TASK STATEMENT => Rename "vanity drawer" to "bathroom drawer" everywhere in the rows between the line holding "From a gravity-aligned" and the line holding "1.29 meters", inclusive. Copy those lines with nothing else changed.

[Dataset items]
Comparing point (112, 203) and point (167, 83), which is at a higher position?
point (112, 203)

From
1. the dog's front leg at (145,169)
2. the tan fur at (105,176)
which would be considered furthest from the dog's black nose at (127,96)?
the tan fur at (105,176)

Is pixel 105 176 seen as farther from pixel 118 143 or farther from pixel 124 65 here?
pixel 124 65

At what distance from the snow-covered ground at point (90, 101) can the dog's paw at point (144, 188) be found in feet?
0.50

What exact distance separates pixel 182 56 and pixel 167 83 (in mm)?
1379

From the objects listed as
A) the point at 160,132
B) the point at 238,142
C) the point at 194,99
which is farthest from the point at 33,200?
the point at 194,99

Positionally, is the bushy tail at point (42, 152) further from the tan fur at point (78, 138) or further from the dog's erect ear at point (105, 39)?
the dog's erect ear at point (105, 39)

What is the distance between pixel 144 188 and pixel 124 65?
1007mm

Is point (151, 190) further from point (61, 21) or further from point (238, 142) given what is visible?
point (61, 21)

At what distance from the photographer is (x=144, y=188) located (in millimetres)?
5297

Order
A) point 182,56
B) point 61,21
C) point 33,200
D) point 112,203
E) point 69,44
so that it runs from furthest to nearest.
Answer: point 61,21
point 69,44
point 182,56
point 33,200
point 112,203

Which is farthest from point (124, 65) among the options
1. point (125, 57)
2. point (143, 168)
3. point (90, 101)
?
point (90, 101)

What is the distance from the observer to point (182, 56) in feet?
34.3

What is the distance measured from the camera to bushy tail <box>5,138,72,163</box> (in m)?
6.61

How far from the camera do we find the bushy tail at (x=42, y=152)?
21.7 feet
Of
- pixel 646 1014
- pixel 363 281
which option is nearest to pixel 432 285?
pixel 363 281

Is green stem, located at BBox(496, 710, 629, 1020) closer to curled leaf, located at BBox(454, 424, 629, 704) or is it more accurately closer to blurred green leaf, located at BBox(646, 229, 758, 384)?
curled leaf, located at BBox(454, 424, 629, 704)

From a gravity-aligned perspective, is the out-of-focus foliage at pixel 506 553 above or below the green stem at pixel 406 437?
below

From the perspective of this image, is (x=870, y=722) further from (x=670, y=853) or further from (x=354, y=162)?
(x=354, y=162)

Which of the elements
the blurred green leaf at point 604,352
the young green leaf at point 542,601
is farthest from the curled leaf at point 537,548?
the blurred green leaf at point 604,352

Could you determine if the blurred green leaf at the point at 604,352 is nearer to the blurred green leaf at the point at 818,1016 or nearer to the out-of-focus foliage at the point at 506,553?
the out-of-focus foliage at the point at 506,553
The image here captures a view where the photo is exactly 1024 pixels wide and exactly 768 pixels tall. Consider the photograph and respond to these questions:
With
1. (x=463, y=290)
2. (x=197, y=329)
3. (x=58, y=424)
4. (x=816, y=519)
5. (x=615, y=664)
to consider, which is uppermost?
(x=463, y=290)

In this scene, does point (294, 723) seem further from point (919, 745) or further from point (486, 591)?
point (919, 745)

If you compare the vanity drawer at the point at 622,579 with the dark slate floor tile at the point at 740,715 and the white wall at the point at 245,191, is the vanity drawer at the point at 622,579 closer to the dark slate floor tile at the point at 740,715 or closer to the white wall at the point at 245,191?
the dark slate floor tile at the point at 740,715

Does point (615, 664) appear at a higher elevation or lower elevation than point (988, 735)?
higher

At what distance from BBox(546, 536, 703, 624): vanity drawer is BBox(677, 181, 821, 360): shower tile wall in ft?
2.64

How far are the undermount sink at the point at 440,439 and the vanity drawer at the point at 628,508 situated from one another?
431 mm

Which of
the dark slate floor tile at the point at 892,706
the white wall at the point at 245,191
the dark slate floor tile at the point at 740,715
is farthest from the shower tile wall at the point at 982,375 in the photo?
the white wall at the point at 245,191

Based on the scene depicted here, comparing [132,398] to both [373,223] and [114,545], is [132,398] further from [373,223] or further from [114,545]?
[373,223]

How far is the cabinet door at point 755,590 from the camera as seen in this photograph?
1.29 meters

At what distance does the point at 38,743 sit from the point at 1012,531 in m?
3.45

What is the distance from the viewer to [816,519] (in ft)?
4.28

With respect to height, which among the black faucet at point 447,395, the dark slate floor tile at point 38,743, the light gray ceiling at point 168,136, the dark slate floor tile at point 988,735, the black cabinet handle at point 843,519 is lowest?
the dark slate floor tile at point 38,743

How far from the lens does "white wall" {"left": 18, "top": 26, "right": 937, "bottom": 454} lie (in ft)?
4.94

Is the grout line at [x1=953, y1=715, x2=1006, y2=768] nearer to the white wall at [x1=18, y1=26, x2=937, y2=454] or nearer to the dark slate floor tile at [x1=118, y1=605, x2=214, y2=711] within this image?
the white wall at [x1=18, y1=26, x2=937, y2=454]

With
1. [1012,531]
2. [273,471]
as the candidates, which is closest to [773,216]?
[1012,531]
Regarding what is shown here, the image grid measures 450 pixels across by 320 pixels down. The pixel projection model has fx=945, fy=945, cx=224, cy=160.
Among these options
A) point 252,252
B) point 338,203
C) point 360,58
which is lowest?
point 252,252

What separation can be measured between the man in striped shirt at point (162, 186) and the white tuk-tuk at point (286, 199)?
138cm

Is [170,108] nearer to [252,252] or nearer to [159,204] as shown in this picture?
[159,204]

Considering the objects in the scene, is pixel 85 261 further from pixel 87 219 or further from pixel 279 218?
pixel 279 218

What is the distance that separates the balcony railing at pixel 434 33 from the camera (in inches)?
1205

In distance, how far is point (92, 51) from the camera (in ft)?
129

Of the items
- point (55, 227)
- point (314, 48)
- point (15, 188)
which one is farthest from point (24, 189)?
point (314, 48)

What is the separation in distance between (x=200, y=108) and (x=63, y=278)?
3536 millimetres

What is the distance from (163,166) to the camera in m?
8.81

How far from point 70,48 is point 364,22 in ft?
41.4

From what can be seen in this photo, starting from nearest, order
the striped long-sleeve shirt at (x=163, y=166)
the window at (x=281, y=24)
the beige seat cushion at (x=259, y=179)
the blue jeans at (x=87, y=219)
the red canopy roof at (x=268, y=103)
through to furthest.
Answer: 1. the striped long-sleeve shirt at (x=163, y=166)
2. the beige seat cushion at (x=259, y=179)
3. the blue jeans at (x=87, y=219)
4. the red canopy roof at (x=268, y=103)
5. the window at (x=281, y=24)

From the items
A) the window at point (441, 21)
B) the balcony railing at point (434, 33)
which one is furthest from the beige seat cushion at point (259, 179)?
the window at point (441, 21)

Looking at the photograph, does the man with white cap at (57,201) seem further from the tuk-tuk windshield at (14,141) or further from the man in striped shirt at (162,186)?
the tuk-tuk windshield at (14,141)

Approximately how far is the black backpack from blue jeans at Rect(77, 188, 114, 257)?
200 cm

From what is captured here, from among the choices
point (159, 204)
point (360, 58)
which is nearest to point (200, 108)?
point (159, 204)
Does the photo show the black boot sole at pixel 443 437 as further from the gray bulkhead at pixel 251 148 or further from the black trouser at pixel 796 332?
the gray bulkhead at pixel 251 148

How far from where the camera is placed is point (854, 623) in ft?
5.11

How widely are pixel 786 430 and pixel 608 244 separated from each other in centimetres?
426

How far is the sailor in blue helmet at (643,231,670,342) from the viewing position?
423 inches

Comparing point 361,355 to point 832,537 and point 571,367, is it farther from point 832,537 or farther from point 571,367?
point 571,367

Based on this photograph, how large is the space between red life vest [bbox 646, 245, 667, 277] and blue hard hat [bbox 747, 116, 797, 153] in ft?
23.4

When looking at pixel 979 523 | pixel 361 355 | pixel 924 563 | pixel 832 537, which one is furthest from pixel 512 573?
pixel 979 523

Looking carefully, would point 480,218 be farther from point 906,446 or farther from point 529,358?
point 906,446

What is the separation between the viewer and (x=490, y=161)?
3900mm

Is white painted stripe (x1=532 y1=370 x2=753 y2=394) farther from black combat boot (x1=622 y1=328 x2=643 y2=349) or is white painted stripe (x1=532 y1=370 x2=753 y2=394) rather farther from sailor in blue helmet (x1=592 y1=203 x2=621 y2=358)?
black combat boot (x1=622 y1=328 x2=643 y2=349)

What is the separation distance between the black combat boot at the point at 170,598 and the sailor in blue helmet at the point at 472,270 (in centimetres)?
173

SOLUTION TO THIS EXERCISE =>
From a gravity-aligned perspective, is the out-of-focus foliage at pixel 506 553 above or below the green stem at pixel 406 437?
below

From the perspective of this image, is (x=870, y=722) further from (x=670, y=853) or further from (x=354, y=162)?
(x=354, y=162)

Which of the elements
the blurred green leaf at point 604,352
the young green leaf at point 542,601
is farthest from the curled leaf at point 537,548?
the blurred green leaf at point 604,352

Could you determine if the blurred green leaf at the point at 604,352 is nearer to the blurred green leaf at the point at 818,1016 or nearer to the out-of-focus foliage at the point at 506,553?
the out-of-focus foliage at the point at 506,553
The image here captures a view where the photo is exactly 1024 pixels wide and exactly 768 pixels tall. Consider the photograph and respond to these questions:
With
1. (x=463, y=290)
2. (x=197, y=329)
3. (x=58, y=424)
4. (x=816, y=519)
5. (x=615, y=664)
to consider, which is uppermost?
(x=463, y=290)

In this scene, does point (294, 723) seem further from point (919, 745) or further from point (486, 591)?
point (919, 745)

If you compare the bathroom drawer at the point at 622,579 with the dark slate floor tile at the point at 740,715 and the white wall at the point at 245,191, is the bathroom drawer at the point at 622,579 closer to the dark slate floor tile at the point at 740,715 or closer to the white wall at the point at 245,191?
the dark slate floor tile at the point at 740,715

Does point (615, 664) appear at a higher elevation or lower elevation than point (988, 735)?
higher

At what distance from BBox(546, 536, 703, 624): bathroom drawer is BBox(677, 181, 821, 360): shower tile wall in ft?
2.64

How far are the undermount sink at the point at 440,439 and the bathroom drawer at the point at 628,508 situated from one another?
431 mm

Which of
the dark slate floor tile at the point at 892,706
the white wall at the point at 245,191
the dark slate floor tile at the point at 740,715
is farthest from the shower tile wall at the point at 982,375 in the photo?
the white wall at the point at 245,191

Based on the scene depicted here, comparing [132,398] to both [373,223] and [114,545], is [132,398] further from [373,223] or further from [114,545]?
[373,223]

How far is the cabinet door at point 755,590 from the camera as seen in this photograph?
1.29 meters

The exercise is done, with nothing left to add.